§ **Problem description**:
Copy out all the entries exactly.
======== Raw records ========
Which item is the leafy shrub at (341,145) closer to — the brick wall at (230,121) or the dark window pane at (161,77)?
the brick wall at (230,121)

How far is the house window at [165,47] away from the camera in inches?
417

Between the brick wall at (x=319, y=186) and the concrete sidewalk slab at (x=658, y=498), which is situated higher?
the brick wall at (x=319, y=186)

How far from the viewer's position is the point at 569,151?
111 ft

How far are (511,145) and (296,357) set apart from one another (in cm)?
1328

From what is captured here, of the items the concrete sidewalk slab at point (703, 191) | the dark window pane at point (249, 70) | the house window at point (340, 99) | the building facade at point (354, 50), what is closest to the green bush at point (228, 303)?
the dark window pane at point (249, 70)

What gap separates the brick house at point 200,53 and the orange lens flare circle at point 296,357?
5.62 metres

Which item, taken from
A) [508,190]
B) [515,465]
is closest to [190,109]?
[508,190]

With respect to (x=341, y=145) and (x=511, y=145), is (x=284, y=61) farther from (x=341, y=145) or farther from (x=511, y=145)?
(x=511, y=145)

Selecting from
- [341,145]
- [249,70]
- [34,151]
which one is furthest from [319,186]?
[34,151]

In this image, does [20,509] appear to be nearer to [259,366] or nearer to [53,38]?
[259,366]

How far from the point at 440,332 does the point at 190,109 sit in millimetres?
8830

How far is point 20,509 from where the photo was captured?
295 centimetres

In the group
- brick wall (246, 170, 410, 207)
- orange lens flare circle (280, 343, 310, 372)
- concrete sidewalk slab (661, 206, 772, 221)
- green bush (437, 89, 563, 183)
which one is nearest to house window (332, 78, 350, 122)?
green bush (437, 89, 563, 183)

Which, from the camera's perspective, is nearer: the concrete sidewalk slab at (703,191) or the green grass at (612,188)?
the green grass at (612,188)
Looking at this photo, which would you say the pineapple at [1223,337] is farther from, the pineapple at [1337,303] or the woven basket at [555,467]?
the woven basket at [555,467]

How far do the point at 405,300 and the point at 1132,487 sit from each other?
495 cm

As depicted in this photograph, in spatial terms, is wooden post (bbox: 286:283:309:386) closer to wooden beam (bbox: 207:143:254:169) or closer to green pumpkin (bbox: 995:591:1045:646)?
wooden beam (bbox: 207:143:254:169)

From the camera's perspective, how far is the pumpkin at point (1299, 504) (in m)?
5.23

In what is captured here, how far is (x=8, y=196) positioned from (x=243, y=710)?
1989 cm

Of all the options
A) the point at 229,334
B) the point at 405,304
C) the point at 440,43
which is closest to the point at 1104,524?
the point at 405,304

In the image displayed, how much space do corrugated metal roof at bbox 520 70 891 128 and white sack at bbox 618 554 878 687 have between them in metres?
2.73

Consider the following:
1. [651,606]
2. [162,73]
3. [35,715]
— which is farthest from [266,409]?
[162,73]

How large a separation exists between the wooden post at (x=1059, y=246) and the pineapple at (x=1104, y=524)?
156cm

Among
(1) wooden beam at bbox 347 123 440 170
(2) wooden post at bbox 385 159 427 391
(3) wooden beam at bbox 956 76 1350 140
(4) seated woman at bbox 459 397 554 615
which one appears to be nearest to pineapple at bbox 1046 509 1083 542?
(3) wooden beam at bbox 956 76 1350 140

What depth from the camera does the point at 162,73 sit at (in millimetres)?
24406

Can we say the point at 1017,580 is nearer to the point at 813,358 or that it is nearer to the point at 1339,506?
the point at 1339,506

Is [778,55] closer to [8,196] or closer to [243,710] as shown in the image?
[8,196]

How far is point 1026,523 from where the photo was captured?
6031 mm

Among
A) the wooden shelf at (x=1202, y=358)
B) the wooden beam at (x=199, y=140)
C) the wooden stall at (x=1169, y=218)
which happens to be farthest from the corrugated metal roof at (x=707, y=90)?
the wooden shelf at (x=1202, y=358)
========
§ **Full solution**:
Which item is the leafy shrub at (341,145) closer to — the brick wall at (230,121) or the dark window pane at (161,77)?
the brick wall at (230,121)

How far is the house window at [165,47] away from the camera in inches?
417

Between the brick wall at (x=319, y=186) and the concrete sidewalk slab at (x=658, y=498), which is situated higher?
the brick wall at (x=319, y=186)

How far from the viewer's position is the point at 569,151?
111 ft

How far are (511,145) and (296,357) set apart from one another (in cm)?
1328

From what is captured here, of the items the concrete sidewalk slab at point (703, 191) | the dark window pane at point (249, 70) | the house window at point (340, 99) | the building facade at point (354, 50), what is closest to the green bush at point (228, 303)?
the dark window pane at point (249, 70)

What gap separates the brick house at point 200,53 and the orange lens flare circle at point 296,357?
5.62 metres

Which item, taken from
A) [508,190]
B) [515,465]
is closest to [190,109]?
[508,190]

With respect to (x=341, y=145) and (x=511, y=145), is (x=284, y=61) farther from (x=341, y=145) or farther from (x=511, y=145)?
(x=511, y=145)

Selecting from
- [341,145]
- [249,70]
- [34,151]
which one is furthest from [319,186]?
[34,151]

In this image, does [20,509] appear to be nearer to [259,366] or nearer to [53,38]?
[259,366]

How far from the point at 440,332 does the point at 190,109 sit in millimetres?
8830

How far is point 20,509 from where the photo was captured?
295 centimetres

In the group
- brick wall (246, 170, 410, 207)
- orange lens flare circle (280, 343, 310, 372)
- concrete sidewalk slab (661, 206, 772, 221)
- green bush (437, 89, 563, 183)
which one is nearest to house window (332, 78, 350, 122)?
green bush (437, 89, 563, 183)

Which, from the camera's perspective, is nearer: the concrete sidewalk slab at (703,191) or the green grass at (612,188)?
the green grass at (612,188)
Looking at this photo, which would you say the pineapple at [1223,337] is farther from, the pineapple at [1337,303] or the woven basket at [555,467]?
the woven basket at [555,467]

How far do the point at 405,300 and the point at 1132,487 sit from each other?
495 cm

As depicted in this photograph, in spatial terms, is wooden post (bbox: 286:283:309:386) closer to wooden beam (bbox: 207:143:254:169) or closer to green pumpkin (bbox: 995:591:1045:646)?
wooden beam (bbox: 207:143:254:169)

From the camera's perspective, how far is the pumpkin at point (1299, 504) (in m)?
5.23

In what is captured here, how far is (x=8, y=196) positioned from (x=243, y=710)?
1989 cm

Of all the options
A) the point at 229,334
B) the point at 405,304
C) the point at 440,43
which is closest to the point at 1104,524?
the point at 405,304

In the image displayed, how much space do corrugated metal roof at bbox 520 70 891 128 and white sack at bbox 618 554 878 687 have between them in metres?
2.73

Consider the following:
1. [651,606]
2. [162,73]
3. [35,715]
— which is farthest from [266,409]?
[162,73]

How large a separation exists between the wooden post at (x=1059, y=246) and the pineapple at (x=1104, y=524)?
156cm

Among
(1) wooden beam at bbox 347 123 440 170
(2) wooden post at bbox 385 159 427 391
(3) wooden beam at bbox 956 76 1350 140
(4) seated woman at bbox 459 397 554 615
which one appears to be nearest to pineapple at bbox 1046 509 1083 542?
(3) wooden beam at bbox 956 76 1350 140

What depth from the camera does the point at 162,73 sit at (in millimetres)?
24406

Can we say the point at 1017,580 is nearer to the point at 813,358 or that it is nearer to the point at 1339,506?
the point at 1339,506

Is [778,55] closer to [8,196] or closer to [243,710] as shown in the image?
[8,196]

How far is point 1026,523 from where the photo was captured?
6031 mm

Among
A) the wooden shelf at (x=1202, y=358)
B) the wooden beam at (x=199, y=140)
C) the wooden stall at (x=1169, y=218)
which happens to be farthest from the corrugated metal roof at (x=707, y=90)?
the wooden shelf at (x=1202, y=358)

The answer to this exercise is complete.